How Much Can I Borrow?

A tricky question! This depends on whether you are arranging the mortgage on your own or with a partner. Usually, if you are buying on your own you will be able to borrow around 4 times your wage or if you are borrowing with a partner, then 3 times your joint income. But, this can vary by lender and depending on your other current outgoings and debts.

Where Are The Cheapest Mortgages?

Another popular and almost impossible to answer question! Just because a lender advertises an impossibly good mortgage rate does not mean that it is open to all. There will probably be restrictions such as you might need to place at least a 25% deposit and have an impeccable credit history. Break either of these terms and you might find that the offered rate is a lot higher.

The only way to find the best rate is to know which lenders are most likely to be willing to work with you for your circumstances and which of these are offering the best rate.

Should I Have A Repayment Or An Interest Only Mortgage?

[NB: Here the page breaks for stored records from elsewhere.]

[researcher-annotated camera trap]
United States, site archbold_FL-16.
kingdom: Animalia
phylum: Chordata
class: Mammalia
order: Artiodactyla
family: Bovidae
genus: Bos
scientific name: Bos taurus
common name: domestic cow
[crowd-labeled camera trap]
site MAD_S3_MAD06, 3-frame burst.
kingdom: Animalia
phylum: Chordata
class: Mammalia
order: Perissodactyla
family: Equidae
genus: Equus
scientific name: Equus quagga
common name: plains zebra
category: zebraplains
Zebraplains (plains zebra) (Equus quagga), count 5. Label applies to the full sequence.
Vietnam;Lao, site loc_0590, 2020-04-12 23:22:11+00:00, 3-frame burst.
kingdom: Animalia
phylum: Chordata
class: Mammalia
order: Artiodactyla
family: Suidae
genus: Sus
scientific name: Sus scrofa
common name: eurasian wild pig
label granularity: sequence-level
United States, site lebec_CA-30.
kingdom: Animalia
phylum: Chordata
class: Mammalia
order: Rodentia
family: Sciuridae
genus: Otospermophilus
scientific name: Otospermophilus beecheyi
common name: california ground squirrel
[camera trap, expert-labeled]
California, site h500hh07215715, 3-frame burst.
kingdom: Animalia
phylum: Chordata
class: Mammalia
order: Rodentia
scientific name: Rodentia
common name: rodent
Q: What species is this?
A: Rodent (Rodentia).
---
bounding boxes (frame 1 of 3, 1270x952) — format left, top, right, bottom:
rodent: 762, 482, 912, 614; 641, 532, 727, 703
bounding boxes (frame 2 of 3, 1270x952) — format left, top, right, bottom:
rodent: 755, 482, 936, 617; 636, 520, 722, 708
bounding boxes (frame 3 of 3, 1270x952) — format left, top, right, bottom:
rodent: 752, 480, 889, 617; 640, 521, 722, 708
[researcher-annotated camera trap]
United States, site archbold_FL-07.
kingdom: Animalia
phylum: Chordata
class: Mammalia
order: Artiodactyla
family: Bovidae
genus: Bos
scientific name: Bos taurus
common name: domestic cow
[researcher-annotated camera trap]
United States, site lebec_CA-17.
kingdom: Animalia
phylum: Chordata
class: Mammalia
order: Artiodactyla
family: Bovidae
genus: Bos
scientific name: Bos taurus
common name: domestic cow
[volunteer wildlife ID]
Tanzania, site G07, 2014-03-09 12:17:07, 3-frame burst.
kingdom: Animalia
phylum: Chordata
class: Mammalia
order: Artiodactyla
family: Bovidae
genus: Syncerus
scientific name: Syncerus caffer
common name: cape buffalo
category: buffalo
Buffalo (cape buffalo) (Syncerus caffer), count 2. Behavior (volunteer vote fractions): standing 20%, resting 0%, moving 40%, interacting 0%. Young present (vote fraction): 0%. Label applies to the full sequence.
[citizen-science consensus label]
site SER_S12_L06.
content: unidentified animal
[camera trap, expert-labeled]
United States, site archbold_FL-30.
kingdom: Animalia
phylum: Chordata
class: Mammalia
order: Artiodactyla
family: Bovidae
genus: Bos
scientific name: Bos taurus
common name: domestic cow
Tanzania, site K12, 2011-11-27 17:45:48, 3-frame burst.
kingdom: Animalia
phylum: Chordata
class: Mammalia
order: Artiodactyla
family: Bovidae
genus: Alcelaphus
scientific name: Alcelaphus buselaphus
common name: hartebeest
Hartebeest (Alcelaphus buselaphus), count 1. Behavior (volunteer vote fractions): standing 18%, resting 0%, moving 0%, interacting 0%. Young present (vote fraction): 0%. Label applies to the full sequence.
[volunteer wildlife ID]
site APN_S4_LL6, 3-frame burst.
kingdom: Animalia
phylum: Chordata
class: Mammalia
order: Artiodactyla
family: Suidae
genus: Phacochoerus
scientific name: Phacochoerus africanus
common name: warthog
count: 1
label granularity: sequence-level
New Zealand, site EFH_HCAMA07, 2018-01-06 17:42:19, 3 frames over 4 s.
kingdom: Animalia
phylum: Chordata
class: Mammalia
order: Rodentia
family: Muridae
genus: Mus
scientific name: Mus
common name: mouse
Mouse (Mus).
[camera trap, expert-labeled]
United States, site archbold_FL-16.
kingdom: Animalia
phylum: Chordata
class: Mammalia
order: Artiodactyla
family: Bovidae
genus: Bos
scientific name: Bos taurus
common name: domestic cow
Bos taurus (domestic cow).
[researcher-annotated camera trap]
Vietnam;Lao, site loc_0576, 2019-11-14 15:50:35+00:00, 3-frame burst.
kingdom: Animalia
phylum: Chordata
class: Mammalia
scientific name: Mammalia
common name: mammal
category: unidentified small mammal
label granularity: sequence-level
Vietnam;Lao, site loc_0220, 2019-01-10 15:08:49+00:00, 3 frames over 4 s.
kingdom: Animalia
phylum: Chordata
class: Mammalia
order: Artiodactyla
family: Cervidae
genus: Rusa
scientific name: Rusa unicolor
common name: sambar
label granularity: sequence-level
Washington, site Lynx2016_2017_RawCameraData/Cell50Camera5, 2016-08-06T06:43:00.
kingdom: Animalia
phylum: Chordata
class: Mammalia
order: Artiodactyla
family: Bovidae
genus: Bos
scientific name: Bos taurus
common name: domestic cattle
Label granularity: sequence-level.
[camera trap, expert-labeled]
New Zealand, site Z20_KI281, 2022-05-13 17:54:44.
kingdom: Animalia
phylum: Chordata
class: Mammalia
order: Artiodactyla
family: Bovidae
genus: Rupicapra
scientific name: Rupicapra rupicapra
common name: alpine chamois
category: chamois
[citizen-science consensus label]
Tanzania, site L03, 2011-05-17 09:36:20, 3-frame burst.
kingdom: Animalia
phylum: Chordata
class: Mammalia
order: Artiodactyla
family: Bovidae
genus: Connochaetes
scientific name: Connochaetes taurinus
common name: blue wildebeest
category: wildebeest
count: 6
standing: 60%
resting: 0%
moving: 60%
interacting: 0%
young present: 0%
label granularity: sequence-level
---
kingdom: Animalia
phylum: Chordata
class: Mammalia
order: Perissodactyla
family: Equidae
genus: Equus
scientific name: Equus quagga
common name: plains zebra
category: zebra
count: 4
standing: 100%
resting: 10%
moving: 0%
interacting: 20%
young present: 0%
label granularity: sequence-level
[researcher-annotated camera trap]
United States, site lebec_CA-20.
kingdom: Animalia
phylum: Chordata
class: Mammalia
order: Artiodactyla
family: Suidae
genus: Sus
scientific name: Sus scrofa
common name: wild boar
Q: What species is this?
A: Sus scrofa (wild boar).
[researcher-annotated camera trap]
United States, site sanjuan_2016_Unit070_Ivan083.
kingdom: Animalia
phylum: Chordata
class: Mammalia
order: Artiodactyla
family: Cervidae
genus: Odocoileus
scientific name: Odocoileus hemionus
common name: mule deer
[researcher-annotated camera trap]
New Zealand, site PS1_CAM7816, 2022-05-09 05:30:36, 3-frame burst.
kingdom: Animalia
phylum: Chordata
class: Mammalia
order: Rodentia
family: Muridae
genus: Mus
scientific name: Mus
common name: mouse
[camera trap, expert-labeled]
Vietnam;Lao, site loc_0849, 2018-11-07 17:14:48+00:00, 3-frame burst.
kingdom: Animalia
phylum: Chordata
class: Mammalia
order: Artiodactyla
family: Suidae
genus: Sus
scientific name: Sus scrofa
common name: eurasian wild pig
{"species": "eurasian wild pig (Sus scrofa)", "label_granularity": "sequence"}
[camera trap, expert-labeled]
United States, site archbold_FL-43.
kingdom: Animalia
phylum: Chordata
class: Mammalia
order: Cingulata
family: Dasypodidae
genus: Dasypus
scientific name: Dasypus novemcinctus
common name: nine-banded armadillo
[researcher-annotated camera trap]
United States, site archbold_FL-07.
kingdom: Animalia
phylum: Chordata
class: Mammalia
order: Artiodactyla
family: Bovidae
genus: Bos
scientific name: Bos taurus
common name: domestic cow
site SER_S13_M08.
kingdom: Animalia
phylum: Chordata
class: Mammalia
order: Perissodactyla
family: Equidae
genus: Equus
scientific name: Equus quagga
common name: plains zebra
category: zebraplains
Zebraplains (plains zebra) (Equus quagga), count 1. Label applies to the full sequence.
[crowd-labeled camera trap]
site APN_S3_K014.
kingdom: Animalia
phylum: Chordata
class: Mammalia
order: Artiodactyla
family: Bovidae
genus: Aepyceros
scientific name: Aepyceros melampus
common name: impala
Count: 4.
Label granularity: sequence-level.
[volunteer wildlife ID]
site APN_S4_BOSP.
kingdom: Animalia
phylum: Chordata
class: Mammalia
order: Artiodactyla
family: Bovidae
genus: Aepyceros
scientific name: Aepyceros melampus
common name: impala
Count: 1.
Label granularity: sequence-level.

The idea of the interest only mortgage product is that you have an investment that raises enough cash at the end of the mortgage term to pay off the mortgage. But recently lenders are seeing more borrowers struggling to pay off their interest only mortgages at the end of the term and many are therefore not accepting any more new interest only applications. Therefore, you might not have a choice in the situation, but it looks as though the lenders would recommend the repayment option.

Do I Need A Deposit?

It used to be that the answer to this was ‘No’, but then the world wide credit crunch struck home. Lenders will no longer give you 125% of your home’s value on your mortgage, so you do need a deposit. Most lenders will also offer the best rates for those borrowers able to put down the biggest deposits. If you are able to place a deposit of 25% or more of the property’s value, then you will probably be one of the lender’s favourite customers and be offers a rate to match.

My Credit Is Not Exactly Whiter Than White – Can I Get A Mortgage?

It depends just how bad your credit report is. If it is very bad then maybe not, but there are a few lenders that specialise in lending to customers with credit problems. There may be a few extra criteria to consider, such as a bigger deposit than normal and it is likely that the interest rate charged will be higher than normal. But having a bad credit history does not always mean that you will not be eligible for a mortgage.